Concern over Sport England figures

If you believe Nigel Wood, this week’s Sport England participation figures, which revealed a sharp fall in the number of people playing rugby league, should not be a cause for alarm.

Yet many of those involved in the game at grassroots level will almost certainly disagree with the Rugby Football League (RFL) chief executive’s version of the truth.

Talk to the players, coaches, volunteers and administrations of community clubs and they will tell you about the uphill battle they face recruiting and retaining players.

More than ever, rival sports are in fierce competition with each other to grab a slice of what limited recreational time people have.

And according to the body in charge of distributing public money to sustain and increase sports participation, rugby league is not winning that battle.

For the period between October 2013 and October 2014, the Active People Survey found 32,500 people played rugby league for 30 minutes at least once a week.

That figure was 53,500 for the previous 12 months: a drop of 21,000.

Rugby league is not alone: Overall the number of people regularly playing sport is down by 125,000 and other sports have seen sizeable declines including swimming, the most popular sport in terms of participation.

What has been interesting is the differing responses from governing bodies.

Amateur Swimming Association (ASA) head Edward Lord said the figures highlighted a ‘major issue’ and his organisation would be ‘putting all its resources’ into finding out the cause for the fall, and working to reverse it.

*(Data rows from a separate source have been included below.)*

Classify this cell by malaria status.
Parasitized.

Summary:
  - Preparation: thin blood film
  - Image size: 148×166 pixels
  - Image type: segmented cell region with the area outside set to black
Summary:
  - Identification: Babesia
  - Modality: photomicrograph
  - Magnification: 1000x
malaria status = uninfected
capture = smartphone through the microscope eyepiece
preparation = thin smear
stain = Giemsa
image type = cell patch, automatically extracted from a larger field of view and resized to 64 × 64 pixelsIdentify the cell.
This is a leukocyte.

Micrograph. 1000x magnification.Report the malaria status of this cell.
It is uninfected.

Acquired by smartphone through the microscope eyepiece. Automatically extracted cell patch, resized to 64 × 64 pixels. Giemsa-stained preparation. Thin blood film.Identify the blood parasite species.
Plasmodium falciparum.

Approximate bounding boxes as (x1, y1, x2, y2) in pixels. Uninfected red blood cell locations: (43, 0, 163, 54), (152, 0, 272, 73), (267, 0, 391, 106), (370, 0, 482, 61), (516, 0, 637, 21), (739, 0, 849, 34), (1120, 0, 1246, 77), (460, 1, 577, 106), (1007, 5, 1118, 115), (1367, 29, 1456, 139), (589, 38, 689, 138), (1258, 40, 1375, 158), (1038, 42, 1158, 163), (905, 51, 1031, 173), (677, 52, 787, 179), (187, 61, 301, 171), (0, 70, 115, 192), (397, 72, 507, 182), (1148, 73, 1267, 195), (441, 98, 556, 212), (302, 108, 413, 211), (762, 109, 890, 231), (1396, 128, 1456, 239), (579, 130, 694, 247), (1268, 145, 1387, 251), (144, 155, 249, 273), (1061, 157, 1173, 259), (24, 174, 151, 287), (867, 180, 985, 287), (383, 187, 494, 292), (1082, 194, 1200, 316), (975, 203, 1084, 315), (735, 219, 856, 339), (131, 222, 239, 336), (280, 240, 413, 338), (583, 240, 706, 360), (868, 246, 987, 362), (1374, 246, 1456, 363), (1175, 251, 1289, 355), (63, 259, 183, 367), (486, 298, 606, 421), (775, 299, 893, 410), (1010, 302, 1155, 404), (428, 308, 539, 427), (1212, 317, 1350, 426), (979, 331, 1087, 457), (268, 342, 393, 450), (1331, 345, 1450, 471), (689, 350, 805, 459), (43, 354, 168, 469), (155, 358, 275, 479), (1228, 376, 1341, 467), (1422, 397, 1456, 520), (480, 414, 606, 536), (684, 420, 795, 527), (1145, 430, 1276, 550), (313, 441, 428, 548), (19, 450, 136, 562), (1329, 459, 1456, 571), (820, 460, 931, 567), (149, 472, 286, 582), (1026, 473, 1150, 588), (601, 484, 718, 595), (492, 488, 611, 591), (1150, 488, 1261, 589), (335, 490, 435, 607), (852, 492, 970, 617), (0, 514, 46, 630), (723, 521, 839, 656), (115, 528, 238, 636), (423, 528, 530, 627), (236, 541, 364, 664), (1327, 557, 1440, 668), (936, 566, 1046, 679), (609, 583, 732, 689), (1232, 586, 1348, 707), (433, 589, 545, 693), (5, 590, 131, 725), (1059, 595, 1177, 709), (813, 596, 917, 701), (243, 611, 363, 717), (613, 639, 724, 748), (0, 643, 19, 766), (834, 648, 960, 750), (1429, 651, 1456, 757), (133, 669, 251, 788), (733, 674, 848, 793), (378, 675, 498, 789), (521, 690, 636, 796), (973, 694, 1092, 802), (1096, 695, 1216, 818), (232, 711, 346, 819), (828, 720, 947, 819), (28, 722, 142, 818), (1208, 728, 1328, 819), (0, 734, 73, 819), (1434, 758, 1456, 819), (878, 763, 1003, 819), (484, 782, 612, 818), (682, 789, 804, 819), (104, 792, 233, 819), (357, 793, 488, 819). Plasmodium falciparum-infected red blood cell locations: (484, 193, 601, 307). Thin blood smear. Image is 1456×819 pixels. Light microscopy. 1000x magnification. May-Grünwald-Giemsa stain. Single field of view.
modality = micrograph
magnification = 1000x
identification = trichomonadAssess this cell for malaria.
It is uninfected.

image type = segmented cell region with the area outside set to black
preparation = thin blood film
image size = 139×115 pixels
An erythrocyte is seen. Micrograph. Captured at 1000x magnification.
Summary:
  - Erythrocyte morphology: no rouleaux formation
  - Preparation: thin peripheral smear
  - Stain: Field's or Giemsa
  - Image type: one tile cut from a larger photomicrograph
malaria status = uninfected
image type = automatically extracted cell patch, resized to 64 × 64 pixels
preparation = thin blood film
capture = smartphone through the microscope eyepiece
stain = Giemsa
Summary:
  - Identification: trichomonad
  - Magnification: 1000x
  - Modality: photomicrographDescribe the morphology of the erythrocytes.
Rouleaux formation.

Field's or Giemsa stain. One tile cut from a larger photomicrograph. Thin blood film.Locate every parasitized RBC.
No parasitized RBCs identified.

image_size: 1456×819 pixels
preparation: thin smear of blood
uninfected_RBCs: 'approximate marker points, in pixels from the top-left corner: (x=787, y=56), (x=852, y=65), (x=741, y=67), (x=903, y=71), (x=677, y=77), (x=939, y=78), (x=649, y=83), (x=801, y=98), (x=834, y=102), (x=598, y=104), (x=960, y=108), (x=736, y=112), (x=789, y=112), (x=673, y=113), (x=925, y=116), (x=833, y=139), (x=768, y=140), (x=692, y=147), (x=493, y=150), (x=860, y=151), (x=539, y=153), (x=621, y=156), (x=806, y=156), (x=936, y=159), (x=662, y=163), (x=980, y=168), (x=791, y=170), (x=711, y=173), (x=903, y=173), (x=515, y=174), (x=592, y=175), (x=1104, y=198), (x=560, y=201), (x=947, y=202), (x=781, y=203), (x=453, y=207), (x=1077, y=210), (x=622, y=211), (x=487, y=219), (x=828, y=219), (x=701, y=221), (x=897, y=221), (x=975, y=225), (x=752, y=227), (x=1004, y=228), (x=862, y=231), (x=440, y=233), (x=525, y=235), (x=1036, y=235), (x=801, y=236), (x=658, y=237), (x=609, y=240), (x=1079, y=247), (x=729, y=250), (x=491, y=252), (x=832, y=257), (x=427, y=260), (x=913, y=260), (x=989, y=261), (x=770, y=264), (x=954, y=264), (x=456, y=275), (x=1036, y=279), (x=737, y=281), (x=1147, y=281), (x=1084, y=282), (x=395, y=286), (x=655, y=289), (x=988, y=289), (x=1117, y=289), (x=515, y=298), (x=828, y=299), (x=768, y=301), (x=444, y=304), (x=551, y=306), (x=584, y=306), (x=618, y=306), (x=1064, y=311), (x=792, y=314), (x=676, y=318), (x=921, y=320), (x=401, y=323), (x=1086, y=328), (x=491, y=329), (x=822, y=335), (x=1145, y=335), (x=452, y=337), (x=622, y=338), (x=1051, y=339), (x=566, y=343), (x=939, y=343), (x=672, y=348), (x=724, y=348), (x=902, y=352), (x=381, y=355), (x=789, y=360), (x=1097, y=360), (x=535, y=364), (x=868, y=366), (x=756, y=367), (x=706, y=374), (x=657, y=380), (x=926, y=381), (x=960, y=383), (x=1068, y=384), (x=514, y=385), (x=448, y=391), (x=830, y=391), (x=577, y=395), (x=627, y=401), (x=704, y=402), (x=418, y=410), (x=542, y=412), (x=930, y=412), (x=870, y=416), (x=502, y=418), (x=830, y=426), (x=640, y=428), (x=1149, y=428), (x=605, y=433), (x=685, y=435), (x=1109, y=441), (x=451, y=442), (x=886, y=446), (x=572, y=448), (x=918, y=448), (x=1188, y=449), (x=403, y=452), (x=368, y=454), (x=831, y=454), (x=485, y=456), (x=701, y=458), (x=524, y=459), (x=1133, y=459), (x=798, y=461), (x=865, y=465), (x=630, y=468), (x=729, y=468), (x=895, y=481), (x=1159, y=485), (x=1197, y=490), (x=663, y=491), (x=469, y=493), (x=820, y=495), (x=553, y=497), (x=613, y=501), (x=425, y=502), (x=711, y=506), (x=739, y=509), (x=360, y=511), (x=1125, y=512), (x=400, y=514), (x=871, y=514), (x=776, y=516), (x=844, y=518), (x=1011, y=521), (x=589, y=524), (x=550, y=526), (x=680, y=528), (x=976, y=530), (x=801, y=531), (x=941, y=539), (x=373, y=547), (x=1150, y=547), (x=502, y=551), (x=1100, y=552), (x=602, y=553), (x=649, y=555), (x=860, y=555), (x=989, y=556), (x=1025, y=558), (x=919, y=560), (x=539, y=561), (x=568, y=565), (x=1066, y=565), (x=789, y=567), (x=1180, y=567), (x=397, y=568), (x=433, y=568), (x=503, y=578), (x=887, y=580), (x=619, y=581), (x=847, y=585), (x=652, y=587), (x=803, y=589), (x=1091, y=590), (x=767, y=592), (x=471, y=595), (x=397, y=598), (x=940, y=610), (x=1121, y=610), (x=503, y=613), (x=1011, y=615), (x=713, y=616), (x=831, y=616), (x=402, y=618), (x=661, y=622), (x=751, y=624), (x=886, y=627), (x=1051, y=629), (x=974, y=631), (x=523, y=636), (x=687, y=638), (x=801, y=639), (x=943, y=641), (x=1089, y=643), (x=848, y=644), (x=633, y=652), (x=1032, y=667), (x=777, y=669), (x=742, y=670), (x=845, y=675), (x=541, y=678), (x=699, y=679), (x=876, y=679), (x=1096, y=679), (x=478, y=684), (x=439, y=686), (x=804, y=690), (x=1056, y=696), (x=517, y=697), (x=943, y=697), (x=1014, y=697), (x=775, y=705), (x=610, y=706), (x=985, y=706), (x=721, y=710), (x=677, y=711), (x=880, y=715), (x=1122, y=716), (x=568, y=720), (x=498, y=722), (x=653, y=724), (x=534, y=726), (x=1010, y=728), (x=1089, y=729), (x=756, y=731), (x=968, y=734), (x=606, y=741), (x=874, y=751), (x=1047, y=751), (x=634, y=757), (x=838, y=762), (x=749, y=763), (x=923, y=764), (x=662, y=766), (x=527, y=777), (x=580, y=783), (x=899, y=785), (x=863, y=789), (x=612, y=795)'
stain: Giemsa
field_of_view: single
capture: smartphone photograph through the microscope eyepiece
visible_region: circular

Meanwhile, the RFL and Wood have essentially dismissed the findings of the survey outright, insisting its plans and programmes are working.

It’s an ostrich-like response and one that will annoy and frustrate many at the coalface of the sport.

It’s a stance based on the justification of ‘the Active People figures are calculated by extrapolating data from a sample survey but the RFL’s own metrics, which provide a more definitive measure, are based on actual registered player numbers’,

“Our analytics shows that we had more rugby league teams, and more people playing rugby league, in 2014 than ever before across all derivatives of the game and there can be no doubts that we are heading in the right direction,” Wood said in the RFL’s response to the Sport England research.

“The outstanding development work that is taking place across the sport is recognised by Sport England as being both innovative and effective and we remain committed to introducing as many people as possible to the joys of rugby league.

“The offers we have in place such as Play Touch Rugby League are being well received by new players across the country and I am confident the sport will continue to grow as we enter an exciting new era.”

Effectively then, Wood and the RFL are asking people to disregard Sport England’s findings, which are linked to future funding, altogether because its own figures are more reliable.

It’s true the Active People Survey cannot be regarded as fact. It’s undertaken through random telephone interviews and the marginal nature of rugby league means figures can become warped. However, its vast sample size means it is considered to be a dependable guide.

Wood’s comments refer to registered players, yet being registered does not mean being a regular player, which is what this suvey is all about.

Having more formats of the game such as Play Touch Rugby League and Tag Rugby League does encourage new people into the sport and I’m sure the figure for these growth areas, which is where funding has been funnelled, are impressive.

However, if that comes at the expense of the traditional format then questions need to be asked and those in power need to be challenged, not simply allowed to brush it off.

The new Sky Try initiative, announced today, aims to deliver rugby league to 700,000 people over the next seven years, which will go at least someway to putting these figures right.

Perhaps that was why Wood could be so dismissive of the figures, such is his confidence in the future success of the Sky Try initiative.

 

What is key though, is getting more young people involved in the game to safeguard the sport’s future.